Hasil tes tindakan pembelajaran siklus III apabila dibandingkan dengan data hasil belajar siklus II ini dapat dikatakan meningkat Dengan Menerapkan model pembelajaran Contextual Teaching and Learning

Melalui penerapan model pembelajaran Contextual Teaching and Learning dapat meningkatkan aktivitas dan hasil belajar dalam pembelajaran IPS pada materi permasalahan sosial bagi siswa kelas IV SD pada semester II tahun ajaran 2014-2015

Kondisi Akhir

Tindakan

Dengan menggunakan penerapan model Contextual Teaching and Learning dapat meningkatkan aktivitas dan hasil belajar siswa, siswa dapat saling bekerjasama dan memiliki rasa toleransi serta kebersamaan tentu saja siswa yang pasif akan beraktivitas aktif dalam pembelajaran di kelas

D. Asumsi dan Hipotesis Tindakan

1. Asumsi

a. Model pembelajaran contextual Teaching and Learning di tinjau untuk menghasilkan pemahaman konsep dan mengkomunikasikannya sebagai aspek penting kecakapan hidup.

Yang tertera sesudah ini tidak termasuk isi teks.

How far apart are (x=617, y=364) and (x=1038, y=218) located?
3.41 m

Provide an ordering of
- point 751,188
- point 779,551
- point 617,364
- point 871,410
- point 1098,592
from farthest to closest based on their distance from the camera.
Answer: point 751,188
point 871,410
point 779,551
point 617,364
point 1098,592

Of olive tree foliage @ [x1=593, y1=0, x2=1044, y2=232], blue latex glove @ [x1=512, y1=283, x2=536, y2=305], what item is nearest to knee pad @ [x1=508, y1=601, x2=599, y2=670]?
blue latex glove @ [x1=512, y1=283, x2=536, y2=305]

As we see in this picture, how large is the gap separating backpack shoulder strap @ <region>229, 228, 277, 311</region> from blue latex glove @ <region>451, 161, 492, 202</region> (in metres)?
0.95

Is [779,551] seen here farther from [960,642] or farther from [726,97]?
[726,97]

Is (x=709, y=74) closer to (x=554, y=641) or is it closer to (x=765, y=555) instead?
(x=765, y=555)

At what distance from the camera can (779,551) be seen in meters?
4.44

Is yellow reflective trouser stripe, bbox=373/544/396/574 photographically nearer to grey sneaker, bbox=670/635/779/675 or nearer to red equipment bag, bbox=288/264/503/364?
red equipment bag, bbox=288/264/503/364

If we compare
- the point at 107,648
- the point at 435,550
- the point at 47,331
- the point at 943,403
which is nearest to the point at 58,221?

b. Model pembelajaran contextual Teaching and Learning merupakan salah satu model pembelajaran kooperatif yang mampu mengubah asumsi bahwa metode resitasi dan diskusi perlu diselenggarakan dalam setting kelompok secara keseluruhan.

c. Model pembelajaran contextual Teaching and Learning merupakan model pembelajaran yang mensyaratkan keterlibatan keaktifan siswa.

2. Hipotesis Tindakan

Hipotesis tindakan dalam penelitian ini yaitu:

a. Model pembelajaran CTL dalam pembelajaran permasalahan sosial pada pelajaran IPS.

b. Penerapan model pembelajaran CTL dalam pembelajaran permasalahan sosial pada pelajaran IPS dapat meningkatkan aktivitas belajar siswa kelas IV SDN Lame 2.

c. Penerapan model pembelajaran CTL dalam pembelajaran permasalahan sosial dapat meningkatkan hasil belajar IPS siswa kelas IV SDN Lame 2.